Architecture decisions

This page explains the rationale behind key architecture choices in Refract. Knowing why decisions were made helps contributors understand the boundaries and constraints.

Two-knowledge split (not three)

Decision: Two layers — deterministic observation + independent ground truth. Model interpretation happens downstream, not inside the engine.

Why: Models introduce non-determinism, drift, and vendor dependency. If the observation layer calls a model, the output is no longer byte-reproducible. If the ground truth layer calls a model, the "independent" validation becomes circular. By keeping both layers purely mechanical and placing model interpretation downstream (in NextConsensus, in consumer applications), Refract preserves its core guarantee: deterministic, reproducible, auditable output.

Alternative considered: A three-layer architecture (deterministic → model → validation). Rejected because the model layer would introduce irreproducibility into the engine's output, making it impossible to audit the pipeline independently.

NDJSON as the event format

Decision: Newline-delimited JSON (NDJSON) for all event output.

Why: NDJSON is the lowest-common-denominator format. Every language can parse it without schema libraries. DuckDB reads it natively. Unix tools (grep, head, wc, jq) can filter and query it. It streams — a million events don't require holding the full payload in memory. It's human-readable for debugging. There's no schema registry, no version negotiation overhead.
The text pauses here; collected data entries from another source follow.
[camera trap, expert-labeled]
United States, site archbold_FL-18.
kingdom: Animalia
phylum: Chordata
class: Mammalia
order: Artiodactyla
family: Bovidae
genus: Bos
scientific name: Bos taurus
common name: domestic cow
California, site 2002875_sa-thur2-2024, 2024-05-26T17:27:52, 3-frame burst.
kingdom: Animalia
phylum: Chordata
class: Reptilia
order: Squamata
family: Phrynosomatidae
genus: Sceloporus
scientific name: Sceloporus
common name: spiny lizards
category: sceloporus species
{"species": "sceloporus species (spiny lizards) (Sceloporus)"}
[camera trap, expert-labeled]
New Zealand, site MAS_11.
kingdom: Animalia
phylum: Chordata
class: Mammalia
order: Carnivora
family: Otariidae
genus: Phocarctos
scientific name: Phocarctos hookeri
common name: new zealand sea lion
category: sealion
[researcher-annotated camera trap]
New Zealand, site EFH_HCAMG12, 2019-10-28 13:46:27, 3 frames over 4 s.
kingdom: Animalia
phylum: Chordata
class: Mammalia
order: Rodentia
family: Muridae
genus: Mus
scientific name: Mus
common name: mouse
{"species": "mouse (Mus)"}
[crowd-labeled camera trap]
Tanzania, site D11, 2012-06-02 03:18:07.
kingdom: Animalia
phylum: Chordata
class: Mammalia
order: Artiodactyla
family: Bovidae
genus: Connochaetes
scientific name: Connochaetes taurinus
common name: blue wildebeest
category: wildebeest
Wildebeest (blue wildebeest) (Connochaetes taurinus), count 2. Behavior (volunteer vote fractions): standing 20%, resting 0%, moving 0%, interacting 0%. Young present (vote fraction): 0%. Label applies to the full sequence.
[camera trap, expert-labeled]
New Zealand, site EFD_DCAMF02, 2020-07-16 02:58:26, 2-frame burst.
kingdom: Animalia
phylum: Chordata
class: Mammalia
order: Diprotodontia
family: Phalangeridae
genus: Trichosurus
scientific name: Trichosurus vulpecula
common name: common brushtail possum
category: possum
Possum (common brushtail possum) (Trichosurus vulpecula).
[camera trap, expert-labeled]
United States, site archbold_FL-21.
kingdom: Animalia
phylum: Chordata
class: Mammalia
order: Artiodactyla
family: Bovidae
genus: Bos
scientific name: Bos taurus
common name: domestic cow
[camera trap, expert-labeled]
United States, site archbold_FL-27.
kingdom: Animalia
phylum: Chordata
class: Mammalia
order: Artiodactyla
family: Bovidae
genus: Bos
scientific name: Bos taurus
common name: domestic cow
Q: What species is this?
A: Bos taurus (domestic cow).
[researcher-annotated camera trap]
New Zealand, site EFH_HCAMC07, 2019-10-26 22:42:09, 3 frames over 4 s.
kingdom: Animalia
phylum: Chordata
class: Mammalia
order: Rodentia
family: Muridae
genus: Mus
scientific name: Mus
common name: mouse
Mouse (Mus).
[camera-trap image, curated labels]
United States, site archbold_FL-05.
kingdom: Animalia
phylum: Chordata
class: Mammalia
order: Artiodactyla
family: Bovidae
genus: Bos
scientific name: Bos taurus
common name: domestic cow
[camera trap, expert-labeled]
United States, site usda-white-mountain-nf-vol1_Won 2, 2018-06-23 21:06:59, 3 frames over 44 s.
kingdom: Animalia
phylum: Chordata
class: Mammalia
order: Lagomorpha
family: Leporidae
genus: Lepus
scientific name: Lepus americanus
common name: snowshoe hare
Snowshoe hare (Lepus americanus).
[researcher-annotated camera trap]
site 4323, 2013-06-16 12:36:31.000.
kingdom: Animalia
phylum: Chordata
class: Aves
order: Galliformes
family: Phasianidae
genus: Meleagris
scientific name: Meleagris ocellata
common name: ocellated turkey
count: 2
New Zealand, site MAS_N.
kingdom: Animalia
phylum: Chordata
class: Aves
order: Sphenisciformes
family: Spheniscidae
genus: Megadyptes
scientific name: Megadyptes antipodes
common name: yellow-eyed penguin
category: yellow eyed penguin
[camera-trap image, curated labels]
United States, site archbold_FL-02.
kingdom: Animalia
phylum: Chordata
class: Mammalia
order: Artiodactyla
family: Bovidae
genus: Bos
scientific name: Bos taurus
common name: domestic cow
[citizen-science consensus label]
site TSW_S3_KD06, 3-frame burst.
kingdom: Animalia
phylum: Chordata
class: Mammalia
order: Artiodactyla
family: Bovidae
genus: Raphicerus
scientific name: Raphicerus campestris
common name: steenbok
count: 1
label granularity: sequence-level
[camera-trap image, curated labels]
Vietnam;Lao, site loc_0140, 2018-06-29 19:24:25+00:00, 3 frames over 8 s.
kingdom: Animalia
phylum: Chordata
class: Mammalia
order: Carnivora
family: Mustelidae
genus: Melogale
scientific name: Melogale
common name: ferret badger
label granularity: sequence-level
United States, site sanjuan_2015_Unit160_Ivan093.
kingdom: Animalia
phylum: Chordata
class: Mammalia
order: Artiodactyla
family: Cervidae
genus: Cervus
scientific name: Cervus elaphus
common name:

Alternative considered: Protocol Buffers/Avro/Parquet (faster, smaller, but require schema libraries and are not human-readable), CSV (loses nesting, can't represent arrays or nested objects), plain JSON array (must be fully loaded in memory).

Parquet export is available via --format parquet for analytical workloads.

SQLite for caching (via bun:sqlite)

Decision: SQLite as the local cache backend, accessed through Bun's built-in bun:sqlite module.

Why: SQLite is zero-config, self-contained, and runs in-process. No server to manage. No port to open. The cache is a local database (~/.wikihistory/refract.db) that users can delete, copy, or inspect. Bun's bun:sqlite module is compiled into the runtime — no native addons, no node-gyp, no install failures.

Alternative considered: LevelDB (requires C++ toolchain), PostgreSQL/MySQL (requires external server — breaks zero-config), plain JSON files (no transactional integrity, slow query performance for large caches).

TypeScript via tsc (no bundler)

Decision: TypeScript compiled with tsc --build using project references. No webpack, esbuild, rollup, or vite.

Why: Bun resolves TypeScript directly, so the published packages don't need bundling — they ship as compiled .js + .d.ts files. Project references (tsc -b) handle monorepo dependency ordering. No bundler means no sourcemap issues, no chunk splitting bugs, no plugin compatibility problems.

ESM-only

Decision: All packages are "type": "module" (ESM). No CommonJS compatibility.

Why: ESM is the future of the Node.js ecosystem. Bun 1.x supports ESM natively. Maintaining dual CJS/ESM exports doubles the complexity of package.json exports, type resolution, and interop. Refract targets Bun and modern Node.js — both support ESM without polyfills.

Bun as the primary runtime

Decision: Bun is the required runtime for development, testing, and building. Node.js 20+ is supported for running the CLI and importing packages.

Why: Bun ships with a fast package manager (bun install), a built-in SQLite binding (bun:sqlite), native TypeScript support (no ts-node, no tsx needed for scripts), and faster test execution than Jest or Mocha. The persistence layer depends on bun:sqlite, which is only available in Bun.

Alternative considered: Node.js with better-sqlite3 (requires native addon compilation, node-gyp, and OS-specific build tools — breaks zero-config), Node.js with sql.js (WebAssembly SQLite, slower and more complex).

AGPL-3.0 license

Decision: Affero GPL v3 for all published packages.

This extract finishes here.